The ISM concept is exactly the approach that we have taken here at BridgeHead Software. Aside from integrating the basic enterprise storage management services into a single platform, BridgeHead’s ISM technology offers a number of features that differentiates it from the piecemeal use of backup and HSM utilities that is most commonly seen in the industry:
• Multiple copies/multiple uses. BridgeHead’s ISM technology archives and migrates data in multiple copies onto multiple media, each with their own independent retention and media management policies. An important aspect of the multiple copy approach is that it stands in contrast to the more prevalent approach of ‘migration’. Migration calls for files to be moved from a more expensive medium to a less expensive one in reaction to events such as space utilisation watermarks being crossed. The result of this technique is that data is often moved when the system is under stress from disk space shortages.

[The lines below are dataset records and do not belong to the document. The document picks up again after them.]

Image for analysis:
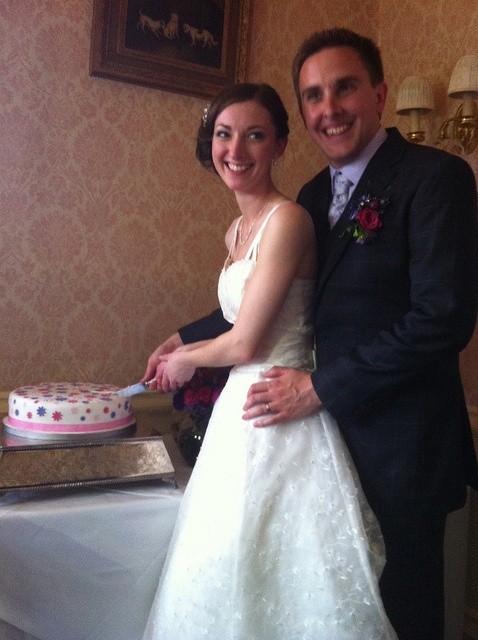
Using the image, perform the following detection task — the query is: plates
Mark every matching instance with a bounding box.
[3,416,139,438]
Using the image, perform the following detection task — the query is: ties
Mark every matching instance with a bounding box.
[327,173,353,234]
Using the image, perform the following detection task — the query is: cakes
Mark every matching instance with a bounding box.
[8,382,132,433]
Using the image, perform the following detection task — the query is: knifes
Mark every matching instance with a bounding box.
[114,378,155,400]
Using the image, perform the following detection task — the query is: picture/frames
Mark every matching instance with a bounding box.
[89,1,251,98]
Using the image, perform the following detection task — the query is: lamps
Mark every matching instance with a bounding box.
[395,75,434,144]
[447,55,478,155]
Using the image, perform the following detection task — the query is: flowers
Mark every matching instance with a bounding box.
[171,368,228,432]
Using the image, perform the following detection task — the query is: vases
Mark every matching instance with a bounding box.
[177,429,204,466]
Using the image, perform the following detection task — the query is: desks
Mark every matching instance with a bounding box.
[0,481,186,639]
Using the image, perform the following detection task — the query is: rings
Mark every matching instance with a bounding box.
[264,400,271,412]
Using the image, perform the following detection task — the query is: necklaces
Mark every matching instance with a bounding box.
[238,204,267,246]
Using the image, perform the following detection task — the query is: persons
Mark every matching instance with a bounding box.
[144,83,402,640]
[141,29,477,639]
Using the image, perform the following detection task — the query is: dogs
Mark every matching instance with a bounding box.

Migration also does not provide the necessary resilience or compliance as the data does not go immediately to its final destination.
• Tight application coupling. BridgeHead’s application archiving module provides a variety of interfaces including APIs and CLIs to allow applications to easily integrate with the platform. While transparent HSM is available, it’s not the only option. Application archiving means that the application retains control of the data, moving it to and from the archive in accordance with its own internal policies.
• Integrated backup/archiving. Archiving and backup are performed for entirely different reasons and are each optimised to handle particular types of data. Throughout the industry, efficient storage management is not achieved by those who use backup tools for archiving or archiving tools to perform a primary disaster recovery role. The primary concern of backup is to provide extremely rapid recovery of large chunks of data representing entire systems in the event of recovery from system failure. While backup includes file journaling, it’s not an efficient tool for keeping long-term track of individual files and efficiently locating them and bringing them back from removable media. The archiver, on the other hand, is ideal for extremely long term management of unchanging data.
• Active file archiving. For unstructured data, BridgeHead provides the ability to automatically identify and archive, migrate or delete, based on sophisticated policies using all available file attributes. There are many SRM tools available to analyse file systems and identify problem files that are causing poor disk utilisation, but there are very few, if any, that can convert the results of analysis into an automated solution to the problem.
ILM is an admirable goal, and it’s hardly breaking new ground to suggest that no-one is quite there yet. But it’s important to realise now, rather than later, that without integration between – not just inclusion of – its various services, ILM will never provide all of the benefits that its proponents intended. Such an outcome will leave us still looking for answers and, quite possibly, our data.